5. State whether 17/8 will have a terminating decimal expansion or a non-terminating repeating
decimal.
6. Find the LCM and HCF of 26 and 91 and verify that LCM × HCF = product of the two numbers.
7. Use Euclid’s division algorithm to find the HCF of 135 and 225
8. Use Euclid’s division lemma to show that the square of any positive integer is either of the form 3m
or 3m + 1 for some integer m
9. Prove that √3 is irrational.
10. Show that 5 – √3 is irrational
11. Show that any positive odd integer is of the form 6q + 1, or 6q + 3, or 6q + 5, where q is some
integer.
12. An army contingent of 616 members is to march behind an army band of 32 members in a parade.
The two groups are to march in the same number of columns. What is the maximum number of
columns in which they can march?
13. Write the condition to be satisfied by q so that a rational number p/q has terminating decimal
expansion.
14. Find the LCM and HCF of 17, 23 and 29 by the prime factorization method.
15. Find the HCF and LCM of 12, 36 and 160, using the prime factorization method.
16. State whether 6/15 will have a terminating decimal expansion or a non-terminating repeating
decimal.
17. State whether35/50 will have a terminating decimal expansion or a non-terminating repeating
decimal.
18. Find the LCM and HCF of 192 and 8 and verify that LCM × HCF = product of the two numbers.
19. Use Euclid’s algorithm to find the HCF of 4052 and 12576.
20. Show that any positive odd integer is of the form of 4q + 1 or 4q + 3, where q is some integer.
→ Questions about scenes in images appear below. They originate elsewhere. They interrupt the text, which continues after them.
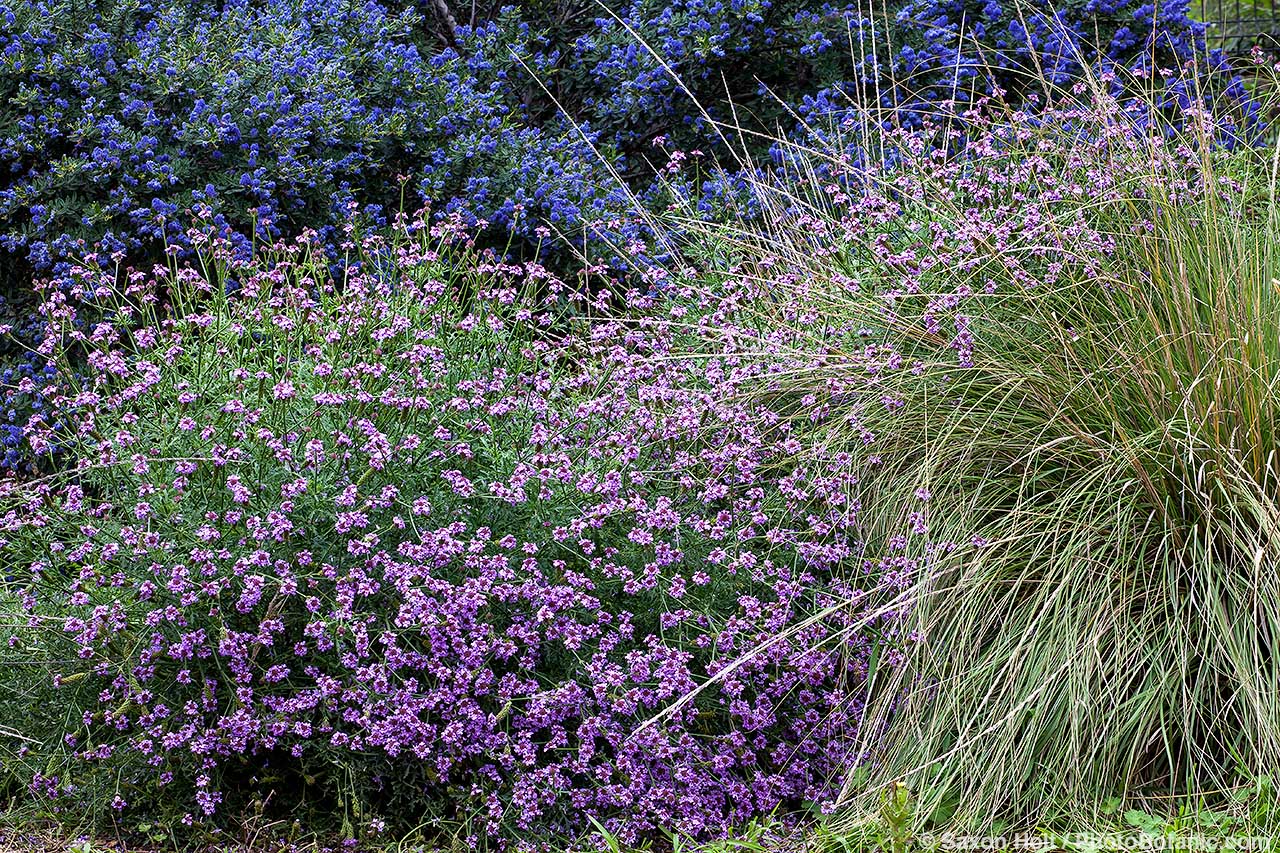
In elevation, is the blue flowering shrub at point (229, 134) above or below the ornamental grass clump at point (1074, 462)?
above

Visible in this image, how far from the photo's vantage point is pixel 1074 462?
339 cm

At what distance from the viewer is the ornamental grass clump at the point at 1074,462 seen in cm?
299

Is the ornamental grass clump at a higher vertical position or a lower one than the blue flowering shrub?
lower

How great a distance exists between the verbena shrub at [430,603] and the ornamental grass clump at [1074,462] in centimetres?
21

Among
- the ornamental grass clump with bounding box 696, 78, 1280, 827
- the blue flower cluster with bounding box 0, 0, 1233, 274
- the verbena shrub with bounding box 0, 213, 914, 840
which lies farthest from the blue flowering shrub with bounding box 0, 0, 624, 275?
the ornamental grass clump with bounding box 696, 78, 1280, 827

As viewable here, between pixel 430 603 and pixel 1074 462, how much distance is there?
163 cm

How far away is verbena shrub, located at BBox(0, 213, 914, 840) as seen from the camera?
9.72 feet

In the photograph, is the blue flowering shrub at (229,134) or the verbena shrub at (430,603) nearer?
the verbena shrub at (430,603)

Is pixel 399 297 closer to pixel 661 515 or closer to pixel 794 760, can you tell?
pixel 661 515

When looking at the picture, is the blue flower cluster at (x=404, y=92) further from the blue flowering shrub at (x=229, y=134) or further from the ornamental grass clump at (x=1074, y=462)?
the ornamental grass clump at (x=1074, y=462)

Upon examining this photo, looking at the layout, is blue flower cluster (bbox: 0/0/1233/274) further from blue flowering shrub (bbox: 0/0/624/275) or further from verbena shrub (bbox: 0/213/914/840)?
verbena shrub (bbox: 0/213/914/840)

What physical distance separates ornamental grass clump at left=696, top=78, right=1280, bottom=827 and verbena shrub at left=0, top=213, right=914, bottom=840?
0.68ft

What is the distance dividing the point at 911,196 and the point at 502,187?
2047 mm

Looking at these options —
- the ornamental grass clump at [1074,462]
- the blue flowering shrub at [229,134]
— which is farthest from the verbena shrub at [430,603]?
the blue flowering shrub at [229,134]
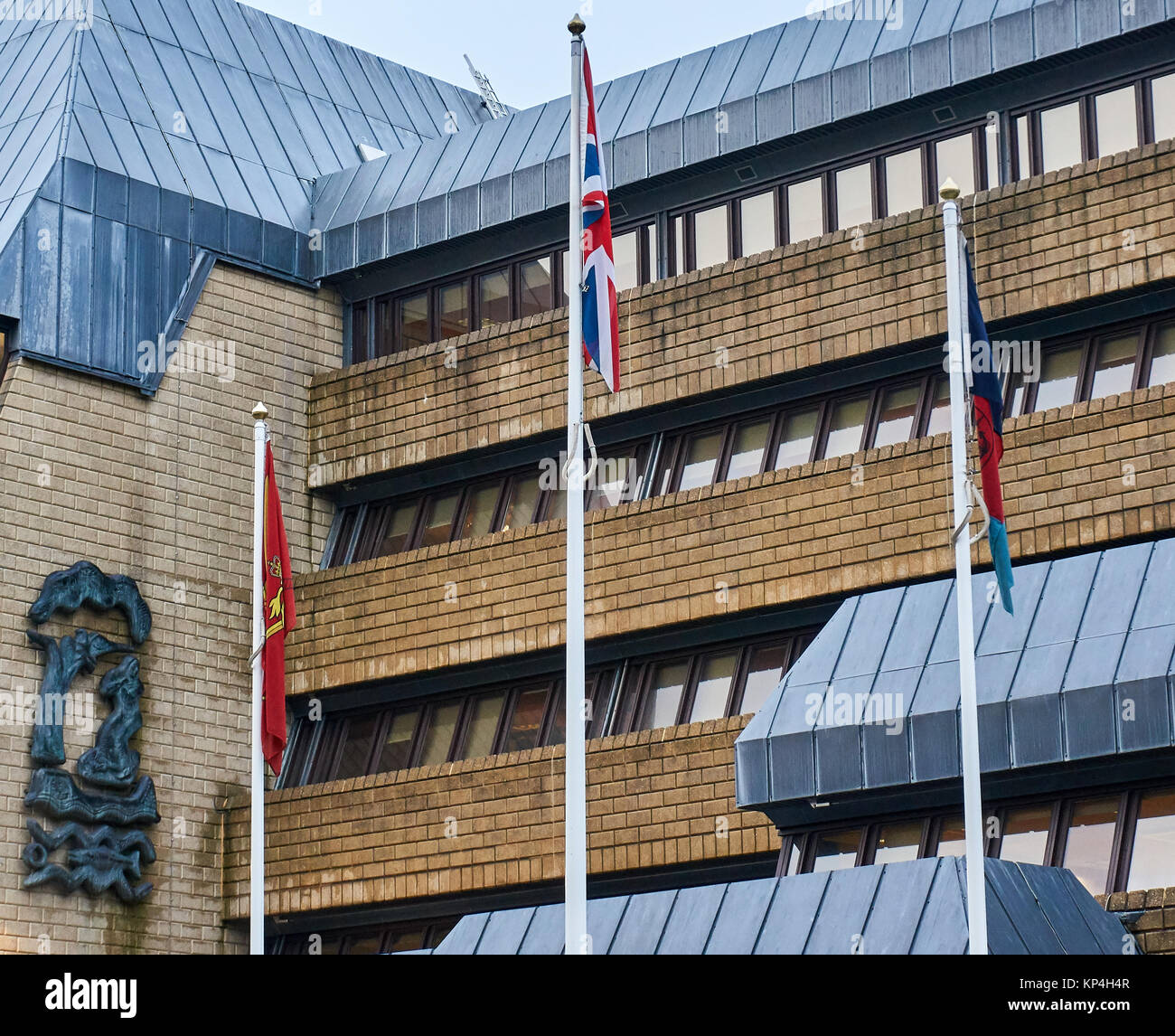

21. Use Euclid’s division lemma to show that the square of any positive integer is either of the form
3m or 3m + 1 for some integer m.
22. Prove that 3√2 + 5 is irrational.
23. Prove that 1/√2 is irrational.
24. In a school there are tow sections- section A and Section B of class X. There are 32 students in
section A and 36 students in section B. Determine the minimum number of books required for their
class library so that they can be distributed equally among students of section A or section B.
25. Express 3825 as a product of its prime factors.
26. Find the LCM and HCF of 8, 9 and 25 by the prime factorization method.
27. Find the HCF and LCM of 6, 72 and 120, using the prime factorization method.
28. State whether 29/343 will have a terminating decimal expansion or a non-terminating repeating
decimal.
29. State whether 23/ 23 52 will have a terminating decimal expansion or a non-terminating repeating
decimal
30.Find the HCF of the smallest composite number and smallest prime number.
31. Find the LCM and HCF of 336 and 54 and verify that LCM × HCF = product of the two numbers
32. Use Euclid’s division algorithm to find the HCF of 867 and 255
33. Show that every positive even integer is of the form 2q, and that every positive odd integer is of
the form 2q + 1, where q is some integer.
34. Use Euclid’s division lemma to show that the cube of any positive integer is of the form 9m, 9lm +
1 or 9m + 8.
35. Prove that 7 √5 is irrational.
36. Prove that √5 is irrational.
37. There is a circular path around a sports field. Sonia takes 18 minutes to drive one round of the
field, while Ravi takes 12 minutes for the same. Suppose they both start at the same point and at the
same time, and go in the same direction. After how many minutes will they meet again at the starting
point?
38. Express 5005 as a product of its prime factors.
39. Find the LCM and HCF of 24, 36 and 72 by the prime factorization method.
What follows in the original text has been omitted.